Objective: To analyze the trajectory of dietary behaviors among middle school students in Jiading District, Shanghai, from 2021 to 2023, and longitudinally verify their association with anxiety and depression symptoms, aiming to provide scientific evidence for promoting the mental health of adolescents. Methods: The data were sourced from the National Monitoring and Intervention Project on Common Diseases and Health Impact Factors of students in Jiading District, Shanghai. A total of 1 217 middle school students who participated in at least two surveys from 2021 to 2023 were selected as the research objects, and group-based trajectory model was constructed to identify their dietary behavior scores trajectories. Modified Poisson regression was used to investigate the impact of dietary behavior scores trajectories on anxiety and depression, while Logistic regression was employed to explore the association between trajectories and changes in depression score levels.
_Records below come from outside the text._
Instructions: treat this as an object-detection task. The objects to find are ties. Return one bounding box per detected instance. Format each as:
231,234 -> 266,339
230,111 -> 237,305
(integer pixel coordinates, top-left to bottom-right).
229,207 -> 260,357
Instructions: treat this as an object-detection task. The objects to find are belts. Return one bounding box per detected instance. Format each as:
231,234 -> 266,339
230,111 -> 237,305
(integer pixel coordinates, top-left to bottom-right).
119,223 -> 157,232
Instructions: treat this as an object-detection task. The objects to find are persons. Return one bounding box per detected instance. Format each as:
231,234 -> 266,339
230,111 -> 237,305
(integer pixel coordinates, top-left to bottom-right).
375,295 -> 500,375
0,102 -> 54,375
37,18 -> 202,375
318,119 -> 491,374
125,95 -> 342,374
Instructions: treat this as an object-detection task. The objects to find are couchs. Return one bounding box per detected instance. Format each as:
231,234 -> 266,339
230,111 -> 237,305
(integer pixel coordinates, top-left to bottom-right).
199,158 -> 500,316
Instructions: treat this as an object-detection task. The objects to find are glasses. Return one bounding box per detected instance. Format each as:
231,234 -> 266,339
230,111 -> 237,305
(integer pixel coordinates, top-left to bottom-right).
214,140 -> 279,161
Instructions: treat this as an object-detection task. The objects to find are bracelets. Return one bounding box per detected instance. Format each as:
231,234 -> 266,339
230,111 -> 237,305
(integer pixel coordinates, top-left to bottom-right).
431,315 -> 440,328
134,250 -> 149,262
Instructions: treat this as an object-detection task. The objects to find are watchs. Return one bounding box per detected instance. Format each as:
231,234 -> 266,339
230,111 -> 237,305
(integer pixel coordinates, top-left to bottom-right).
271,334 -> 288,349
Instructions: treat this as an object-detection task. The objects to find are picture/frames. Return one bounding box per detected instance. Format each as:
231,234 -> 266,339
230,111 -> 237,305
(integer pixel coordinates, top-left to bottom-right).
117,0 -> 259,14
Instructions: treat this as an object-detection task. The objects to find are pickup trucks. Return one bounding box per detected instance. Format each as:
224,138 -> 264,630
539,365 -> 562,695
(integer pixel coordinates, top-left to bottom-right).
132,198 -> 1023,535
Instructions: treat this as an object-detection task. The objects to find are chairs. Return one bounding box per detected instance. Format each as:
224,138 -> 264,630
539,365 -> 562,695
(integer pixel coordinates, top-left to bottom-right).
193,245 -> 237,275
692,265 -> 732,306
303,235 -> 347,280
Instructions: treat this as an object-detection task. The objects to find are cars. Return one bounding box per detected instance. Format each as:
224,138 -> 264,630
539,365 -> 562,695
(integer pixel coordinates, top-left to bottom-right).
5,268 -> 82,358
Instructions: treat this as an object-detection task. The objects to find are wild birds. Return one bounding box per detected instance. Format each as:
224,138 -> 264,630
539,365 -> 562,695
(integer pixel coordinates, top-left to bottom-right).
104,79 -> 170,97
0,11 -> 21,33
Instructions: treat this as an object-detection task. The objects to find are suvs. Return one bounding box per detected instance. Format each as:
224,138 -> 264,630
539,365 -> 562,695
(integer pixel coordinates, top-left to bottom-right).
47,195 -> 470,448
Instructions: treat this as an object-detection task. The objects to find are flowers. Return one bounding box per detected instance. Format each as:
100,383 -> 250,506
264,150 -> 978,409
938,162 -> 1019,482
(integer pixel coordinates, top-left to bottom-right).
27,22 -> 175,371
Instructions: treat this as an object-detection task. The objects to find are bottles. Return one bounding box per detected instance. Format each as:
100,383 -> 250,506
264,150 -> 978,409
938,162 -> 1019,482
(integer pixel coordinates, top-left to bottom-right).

Results: The dietary behavior scores trajectories of middle school students were divided into three groups: Persistent Healthy Dietary Behavior (9.5%), Persistent Relatively Unhealthy Dietary Behavior (85.0%), and Persistent Very Unhealthy Dietary Behavior (5.5%). Students who perceived their academic performance as poor and whose parents had a cultural level of high school or below had a significantly lower proportion in the Persistent Healthy Dietary Behavior group compared to students with other characteristics ( χ 2=12.87, 8.69, 6.50, P <0.05). Compared with the Persistent Healthy Dietary Behavior group, the risk of anxiety symptoms in middle school students in the Persistent Very Unhealthy Dietary Behavior group was significantly increased ( aRR=3.04, 95%CI =1.15-8.02); Persistent Relatively Unhealthy Dietary Behavior and Persistent Very Unhealthy Dietary Behavior increased the risk of depressive symptoms ( aRR = 1.80 , 2.45, respectively), and were positively correlated with the increase in depression scores ( aOR =1.70, 2.24) ( P <0.05). Conclusions The dietary behavior of middle school students have not changed significantly in the past three years, with persistent unhealthy dietary behavior being the most common. Unhealthy dietary behaviors are positively correlated with the risk of anxiety and depressive symptoms and an increase in depression scores.